Porphyry: Egyptian purple, Greek green, Swedish violet.
Granites: gray, pink, black and gray and black diorite from Aswan
Stones: serpentine, lapis Lazuli, fluorspar, pietra paesina, basalt, red jasper and yellow tiger jasper from Sicily, onyx, sardonyx, moss agate, dentritic agate, cottony alabaster, flowery, ribboned….
Very good state of conservation.
Roman work around 1820, probably from the workshops of the St. Peter's factory in the Vatican.
Dimensions: Diameter: 87.5 cm
Provenance: Sir Watkin Williams-Wynn, 5th baronet (October 25, 1772 - January 6, 1840) then by descent.
Our opinion :
The tray we are presenting was purchased during a so-called Grand Tour trip in the 1820s.
This trip was intended to further education and uplift the interests of the aristocratic youth, just after their studies, then mainly based on the Greek and Latin humanities. The destination was mainly Italy, although trips often started in the south of France and ended in Greece.
It was in good taste to bring back a very beautiful decorative object, to adorn his future home, a bronze or antique monument replica, a collection of intaglio, or as is the case here a hard stone sampling tray.
These trays then returned to the various European countries and were mounted on pedestal tables by the greatest cabinetmakers or bronziers of the time.
Usually they were small platters fifty or sixty centimeters wide, adorned with simple multicolored marbles.
The tray we are presenting is different and completely out of the ordinary due to its large diameter (90 cm) and especially the quality and rarity of the stones used.

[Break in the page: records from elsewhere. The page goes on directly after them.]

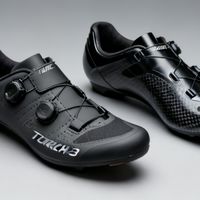 TORCH 3.0适合长距离舒适骑行，S-Works Ares 2专为竞速而生，选错一双磨脚又伤膝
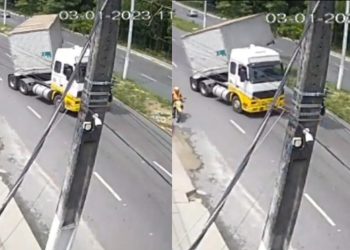 Mototaxista escapa da morte durante acidente com carreta em Manaus; veja vídeo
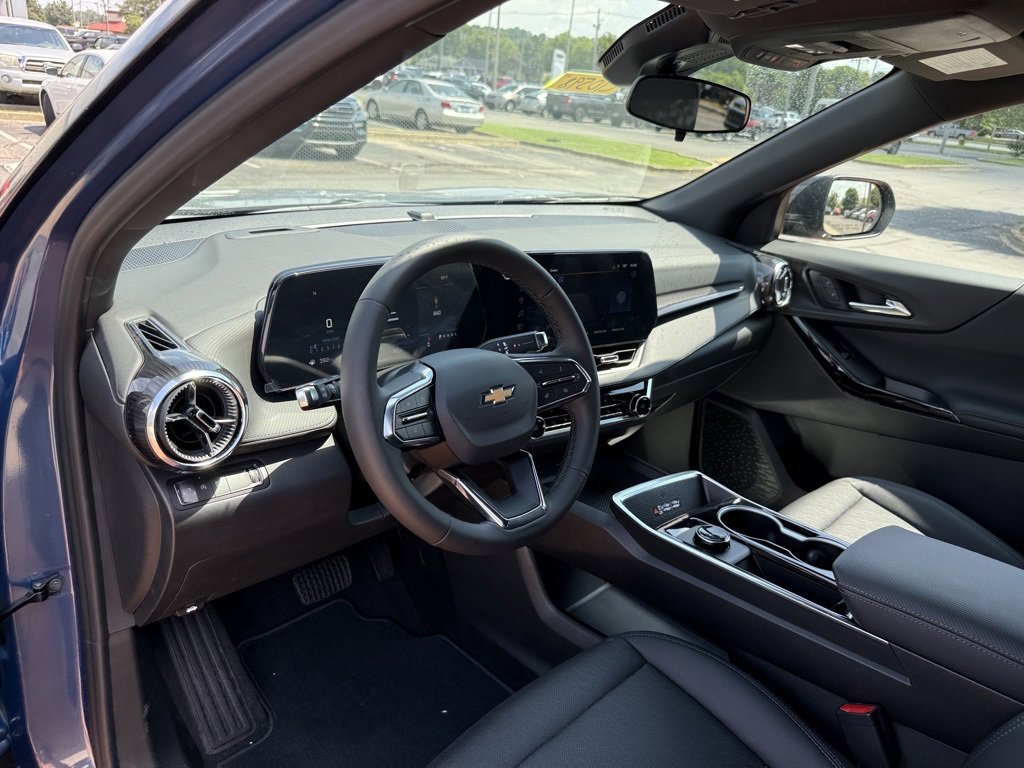 2026 Chevrolet Equinox LT photo 8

Indeed, many stones come from quarries that have been exhausted since antiquities, such as cipolin, red porphyry from Egypt or green from Greece, and therefore come from excavations.
The only workshops capable of bringing together such rare varieties were located in Rome, a city where all the finest varieties of stone from the four corners of the empire converged for several centuries.
Among these workshops, the factory of St Peter located in the Vatican specializes in the production of this type of tray.
Created in the 16th century, this body of the Roman curia is responsible for the management and maintenance of Saint Peter's Basilica in Rome, it is in the 19th century the only workshop to be able to officially buy and use stones from excavations. .
Within the organization, several lapidary and mosaic workshops are working on the restoration of the basilica but also on the design of papal gifts or luxury goods intended for a wealthy clientele who have come to take the grand tour.
It was probably from this workshop that Sir Watkin Williams-Wynn who was one of the largest Welsh landowners acquired our tray.
A very close tray but encrusted with antique glasses was formerly in our collection, it is attributable with certainty to Francesco Sibilio, one of the directors of the factory, who was the only one to use marquetry of antique glasses in his productions.